A top United Nations official said in New York on Wednesday that the government of Myanmar had shown what "appears to be a willingness to turn a new page in the country's relations with the international community."
The United States on Monday asked UN Undersecretary-General Ibrahim Gambari to brief the Security Council on his visit to Myanmar and his meeting with pro-democracy leader Aung San Suu Kyi in a bid to focus scrutiny on the military junta's poor human rights record.
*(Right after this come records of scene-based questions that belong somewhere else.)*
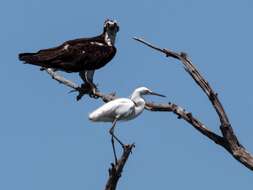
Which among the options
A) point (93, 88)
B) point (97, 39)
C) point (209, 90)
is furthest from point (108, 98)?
point (209, 90)

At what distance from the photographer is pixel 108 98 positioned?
2011 cm

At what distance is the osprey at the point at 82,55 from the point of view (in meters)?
20.5

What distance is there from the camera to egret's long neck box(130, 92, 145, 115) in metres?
18.0

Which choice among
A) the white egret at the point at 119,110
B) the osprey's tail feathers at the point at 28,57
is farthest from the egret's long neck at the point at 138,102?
the osprey's tail feathers at the point at 28,57

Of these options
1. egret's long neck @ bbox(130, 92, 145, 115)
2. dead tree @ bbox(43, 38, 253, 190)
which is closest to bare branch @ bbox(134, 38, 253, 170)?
dead tree @ bbox(43, 38, 253, 190)

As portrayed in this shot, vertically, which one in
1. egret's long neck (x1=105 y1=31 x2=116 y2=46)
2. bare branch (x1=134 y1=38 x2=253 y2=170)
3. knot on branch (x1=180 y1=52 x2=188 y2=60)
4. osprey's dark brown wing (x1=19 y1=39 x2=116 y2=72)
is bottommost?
bare branch (x1=134 y1=38 x2=253 y2=170)

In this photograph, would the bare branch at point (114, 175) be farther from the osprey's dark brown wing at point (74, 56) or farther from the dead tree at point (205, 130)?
the osprey's dark brown wing at point (74, 56)

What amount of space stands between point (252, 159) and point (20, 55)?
606 centimetres

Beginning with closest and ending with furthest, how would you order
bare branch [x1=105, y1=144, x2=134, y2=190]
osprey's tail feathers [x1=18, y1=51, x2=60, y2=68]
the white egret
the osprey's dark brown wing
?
bare branch [x1=105, y1=144, x2=134, y2=190]
the white egret
osprey's tail feathers [x1=18, y1=51, x2=60, y2=68]
the osprey's dark brown wing

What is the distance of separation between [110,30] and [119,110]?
4634 mm

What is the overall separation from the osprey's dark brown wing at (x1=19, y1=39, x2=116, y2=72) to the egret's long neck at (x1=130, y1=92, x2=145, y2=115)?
2770 millimetres

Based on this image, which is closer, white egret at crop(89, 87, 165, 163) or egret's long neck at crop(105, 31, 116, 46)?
white egret at crop(89, 87, 165, 163)

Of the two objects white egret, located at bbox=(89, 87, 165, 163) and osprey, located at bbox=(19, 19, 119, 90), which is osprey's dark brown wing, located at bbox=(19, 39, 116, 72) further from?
white egret, located at bbox=(89, 87, 165, 163)

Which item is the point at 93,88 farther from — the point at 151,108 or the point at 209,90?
the point at 209,90
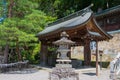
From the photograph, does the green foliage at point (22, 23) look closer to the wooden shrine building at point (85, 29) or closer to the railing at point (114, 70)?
the wooden shrine building at point (85, 29)

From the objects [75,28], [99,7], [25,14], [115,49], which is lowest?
[115,49]

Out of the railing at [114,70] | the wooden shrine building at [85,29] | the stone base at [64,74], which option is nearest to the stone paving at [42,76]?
the railing at [114,70]

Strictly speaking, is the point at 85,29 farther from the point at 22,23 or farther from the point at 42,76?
the point at 22,23

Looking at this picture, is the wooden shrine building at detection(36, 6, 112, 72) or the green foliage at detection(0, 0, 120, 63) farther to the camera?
the green foliage at detection(0, 0, 120, 63)

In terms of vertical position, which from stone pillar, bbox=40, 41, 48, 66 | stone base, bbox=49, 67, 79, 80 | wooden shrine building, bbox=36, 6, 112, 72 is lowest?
stone base, bbox=49, 67, 79, 80

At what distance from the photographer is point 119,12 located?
24.8 meters

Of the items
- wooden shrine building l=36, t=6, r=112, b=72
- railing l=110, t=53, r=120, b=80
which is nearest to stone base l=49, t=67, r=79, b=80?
railing l=110, t=53, r=120, b=80

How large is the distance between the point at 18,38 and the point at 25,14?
3004 millimetres

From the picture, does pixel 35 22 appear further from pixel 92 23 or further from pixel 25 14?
pixel 92 23

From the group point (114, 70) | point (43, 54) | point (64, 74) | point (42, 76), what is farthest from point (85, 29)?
point (43, 54)

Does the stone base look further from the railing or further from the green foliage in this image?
the green foliage

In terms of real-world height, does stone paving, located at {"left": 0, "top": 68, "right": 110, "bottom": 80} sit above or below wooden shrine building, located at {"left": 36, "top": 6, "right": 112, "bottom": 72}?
below

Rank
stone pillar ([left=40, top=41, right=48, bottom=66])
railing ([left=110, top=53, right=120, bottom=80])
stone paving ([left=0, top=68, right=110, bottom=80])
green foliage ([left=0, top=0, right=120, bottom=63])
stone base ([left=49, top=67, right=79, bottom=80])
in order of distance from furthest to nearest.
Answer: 1. stone pillar ([left=40, top=41, right=48, bottom=66])
2. green foliage ([left=0, top=0, right=120, bottom=63])
3. stone paving ([left=0, top=68, right=110, bottom=80])
4. railing ([left=110, top=53, right=120, bottom=80])
5. stone base ([left=49, top=67, right=79, bottom=80])

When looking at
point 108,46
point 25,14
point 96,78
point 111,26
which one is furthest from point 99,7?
point 96,78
Gambari may speak to the council next week.
China, which has close economic ties to Myanmar, has traditionally opposed such briefings for the attention they bring.
Yet there were no objections to the US request for undersecretary for general political affairs Ibrahim Gambari to discuss his trip with the council, according to US Ambassador John Bolton.
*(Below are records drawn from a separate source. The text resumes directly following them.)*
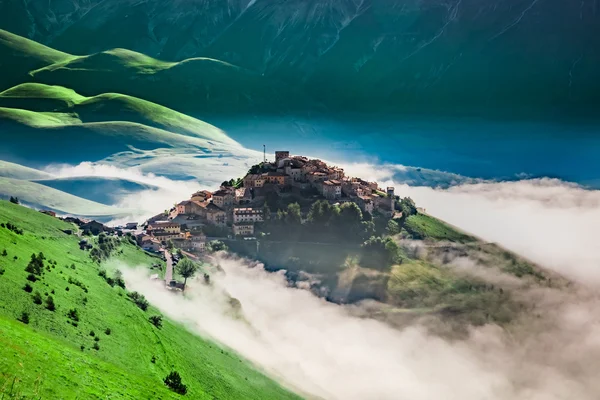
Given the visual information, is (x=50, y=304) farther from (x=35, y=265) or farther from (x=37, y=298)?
(x=35, y=265)

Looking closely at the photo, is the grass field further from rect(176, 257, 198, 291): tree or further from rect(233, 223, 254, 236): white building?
rect(176, 257, 198, 291): tree

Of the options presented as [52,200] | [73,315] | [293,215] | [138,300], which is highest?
[52,200]

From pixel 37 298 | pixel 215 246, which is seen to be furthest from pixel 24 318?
pixel 215 246

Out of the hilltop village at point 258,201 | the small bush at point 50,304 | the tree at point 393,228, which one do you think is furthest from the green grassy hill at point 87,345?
the tree at point 393,228

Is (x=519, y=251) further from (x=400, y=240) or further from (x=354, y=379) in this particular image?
(x=354, y=379)

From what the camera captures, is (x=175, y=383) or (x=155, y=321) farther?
(x=155, y=321)
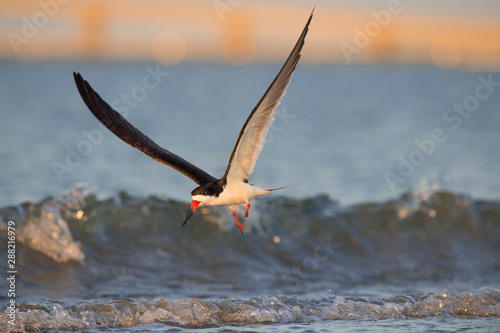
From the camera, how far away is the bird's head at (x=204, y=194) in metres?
6.61

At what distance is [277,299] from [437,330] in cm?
191

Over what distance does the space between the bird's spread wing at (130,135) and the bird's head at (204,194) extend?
0.87 feet

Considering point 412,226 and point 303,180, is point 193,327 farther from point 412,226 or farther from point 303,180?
point 303,180

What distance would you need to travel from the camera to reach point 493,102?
4406 centimetres

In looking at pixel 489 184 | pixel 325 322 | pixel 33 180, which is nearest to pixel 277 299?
pixel 325 322

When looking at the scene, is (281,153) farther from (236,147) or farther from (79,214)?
(236,147)

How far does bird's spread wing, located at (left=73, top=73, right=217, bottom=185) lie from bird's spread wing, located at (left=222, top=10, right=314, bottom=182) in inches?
21.5

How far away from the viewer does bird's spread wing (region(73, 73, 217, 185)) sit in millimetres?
7121

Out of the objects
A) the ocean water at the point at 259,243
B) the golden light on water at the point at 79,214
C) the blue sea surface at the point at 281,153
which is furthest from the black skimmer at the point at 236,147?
the blue sea surface at the point at 281,153

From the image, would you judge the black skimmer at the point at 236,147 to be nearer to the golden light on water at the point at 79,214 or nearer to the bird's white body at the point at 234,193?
the bird's white body at the point at 234,193

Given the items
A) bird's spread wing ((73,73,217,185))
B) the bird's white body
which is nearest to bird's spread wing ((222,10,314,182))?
the bird's white body

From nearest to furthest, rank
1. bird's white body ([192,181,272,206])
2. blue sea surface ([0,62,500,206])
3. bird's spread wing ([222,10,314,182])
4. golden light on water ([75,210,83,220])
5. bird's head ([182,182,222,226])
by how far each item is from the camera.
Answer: bird's spread wing ([222,10,314,182])
bird's head ([182,182,222,226])
bird's white body ([192,181,272,206])
golden light on water ([75,210,83,220])
blue sea surface ([0,62,500,206])

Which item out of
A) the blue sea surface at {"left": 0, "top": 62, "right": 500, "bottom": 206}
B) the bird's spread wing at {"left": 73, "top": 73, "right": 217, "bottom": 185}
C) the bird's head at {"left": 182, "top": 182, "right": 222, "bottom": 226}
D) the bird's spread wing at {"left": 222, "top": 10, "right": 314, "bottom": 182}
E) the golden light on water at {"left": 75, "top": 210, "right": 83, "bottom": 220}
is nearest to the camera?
the bird's spread wing at {"left": 222, "top": 10, "right": 314, "bottom": 182}

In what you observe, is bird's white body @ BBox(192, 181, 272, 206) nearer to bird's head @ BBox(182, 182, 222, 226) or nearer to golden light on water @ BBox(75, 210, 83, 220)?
bird's head @ BBox(182, 182, 222, 226)
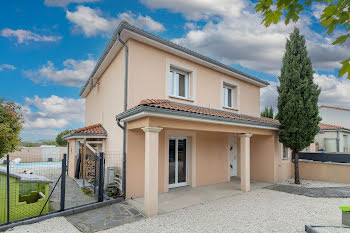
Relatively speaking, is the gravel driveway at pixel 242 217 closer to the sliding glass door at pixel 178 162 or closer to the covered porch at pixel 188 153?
the covered porch at pixel 188 153

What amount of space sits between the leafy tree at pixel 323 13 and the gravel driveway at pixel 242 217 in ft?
16.1

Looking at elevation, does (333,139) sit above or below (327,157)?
above

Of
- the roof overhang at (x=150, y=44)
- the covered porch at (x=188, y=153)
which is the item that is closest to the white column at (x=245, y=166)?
the covered porch at (x=188, y=153)

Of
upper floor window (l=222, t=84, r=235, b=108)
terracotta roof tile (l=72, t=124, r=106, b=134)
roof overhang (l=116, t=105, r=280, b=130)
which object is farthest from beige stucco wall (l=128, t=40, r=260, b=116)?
terracotta roof tile (l=72, t=124, r=106, b=134)

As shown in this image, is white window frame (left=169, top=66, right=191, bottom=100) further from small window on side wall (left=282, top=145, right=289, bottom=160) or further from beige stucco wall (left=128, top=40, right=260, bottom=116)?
small window on side wall (left=282, top=145, right=289, bottom=160)

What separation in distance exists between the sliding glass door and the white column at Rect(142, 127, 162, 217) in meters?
3.17

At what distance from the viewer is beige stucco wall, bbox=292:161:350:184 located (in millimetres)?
11484

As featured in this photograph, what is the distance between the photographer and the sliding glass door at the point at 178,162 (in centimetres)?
955

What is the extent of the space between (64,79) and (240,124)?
17823 mm

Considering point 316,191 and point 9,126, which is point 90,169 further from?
point 316,191

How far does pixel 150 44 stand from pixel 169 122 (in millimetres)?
3955

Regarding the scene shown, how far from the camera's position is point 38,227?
5.25 m

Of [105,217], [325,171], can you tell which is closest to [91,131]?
[105,217]

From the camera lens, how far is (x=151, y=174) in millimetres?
6262
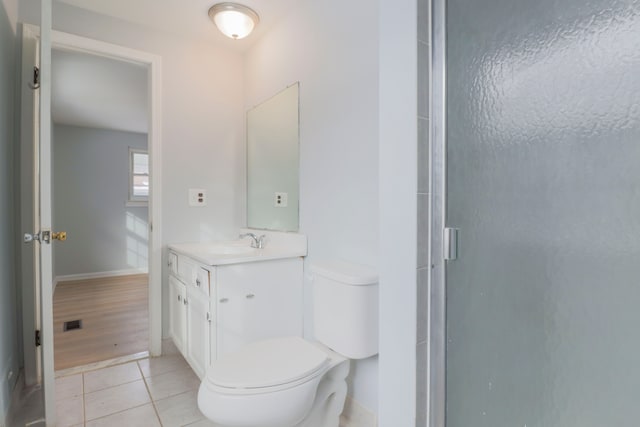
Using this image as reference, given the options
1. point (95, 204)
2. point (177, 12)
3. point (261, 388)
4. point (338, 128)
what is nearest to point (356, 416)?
point (261, 388)

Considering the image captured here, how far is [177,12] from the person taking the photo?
2.03 metres

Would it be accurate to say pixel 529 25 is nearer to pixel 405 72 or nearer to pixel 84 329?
pixel 405 72

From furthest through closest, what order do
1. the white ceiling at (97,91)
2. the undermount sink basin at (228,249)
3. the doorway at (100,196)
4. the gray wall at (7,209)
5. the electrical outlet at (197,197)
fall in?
the doorway at (100,196)
the white ceiling at (97,91)
the electrical outlet at (197,197)
the undermount sink basin at (228,249)
the gray wall at (7,209)

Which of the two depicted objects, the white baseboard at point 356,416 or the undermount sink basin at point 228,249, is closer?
the white baseboard at point 356,416

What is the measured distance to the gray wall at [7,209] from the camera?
1412 mm

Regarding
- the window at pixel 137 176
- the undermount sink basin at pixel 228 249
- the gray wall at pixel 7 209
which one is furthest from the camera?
the window at pixel 137 176

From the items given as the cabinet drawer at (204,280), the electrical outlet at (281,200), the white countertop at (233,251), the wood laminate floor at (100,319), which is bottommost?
the wood laminate floor at (100,319)

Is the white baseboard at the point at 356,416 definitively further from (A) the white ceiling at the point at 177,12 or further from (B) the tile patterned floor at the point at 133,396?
(A) the white ceiling at the point at 177,12

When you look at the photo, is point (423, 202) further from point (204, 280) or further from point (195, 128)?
point (195, 128)

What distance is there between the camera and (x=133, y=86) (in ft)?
10.4

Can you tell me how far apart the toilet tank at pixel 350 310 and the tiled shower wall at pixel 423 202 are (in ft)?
1.28

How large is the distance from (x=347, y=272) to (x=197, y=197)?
4.92ft

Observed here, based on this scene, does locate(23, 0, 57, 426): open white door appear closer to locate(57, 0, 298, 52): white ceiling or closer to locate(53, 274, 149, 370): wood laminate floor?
locate(57, 0, 298, 52): white ceiling

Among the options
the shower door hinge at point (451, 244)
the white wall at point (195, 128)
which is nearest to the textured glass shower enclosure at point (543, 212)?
the shower door hinge at point (451, 244)
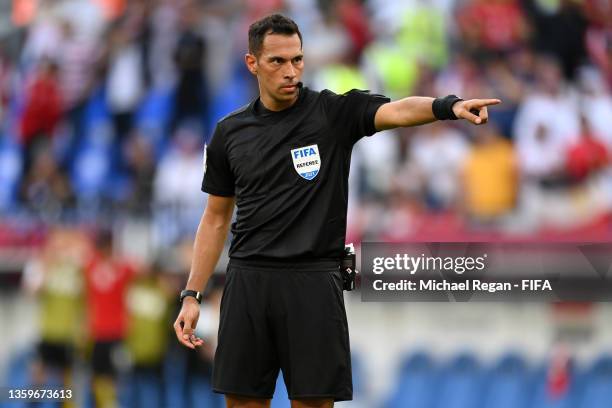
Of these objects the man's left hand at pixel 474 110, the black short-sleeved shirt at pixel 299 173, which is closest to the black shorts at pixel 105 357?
the black short-sleeved shirt at pixel 299 173

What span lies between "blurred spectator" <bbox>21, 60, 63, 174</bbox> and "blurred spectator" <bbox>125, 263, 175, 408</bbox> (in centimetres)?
245

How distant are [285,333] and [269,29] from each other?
3.93 feet

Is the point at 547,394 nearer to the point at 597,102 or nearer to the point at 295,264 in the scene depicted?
the point at 597,102

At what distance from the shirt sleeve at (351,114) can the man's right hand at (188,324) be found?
94 centimetres

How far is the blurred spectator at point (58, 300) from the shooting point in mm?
8977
During his trip to the Southeast Asian nation, Gambari pressed the leader of Myanmar's military junta, Senior General Than Shwe, to restore democracy and cease human rights violations.
He also had an hour-long meeting with Suu Kyi, the Nobel Peace Prize winner who has spent about 10 of the last 17 years in detention, mostly under house arrest.
Gambari said his meeting with Suu Kyi was another reason to believe the government of Myanmar wanted to open up a "new chapter".
"I think they recognise it would be in their benefit, including on the issues such as help on HIV and other social, economic and humanitarian problems," Gambari said.
Gambari's trip was the first in more than two years by a high-level UN representative to Myanmar, also known as Burma. It was also the first time a foreigner had met with Suu Kyi since 2004.
The ruling military junta took power in 1988 after crushing a pro-democracy movement.
In 1990, it refused to hand over power when Suu Kyi's party won a landslide victory in a general election.
Information for this report is provided by APTN.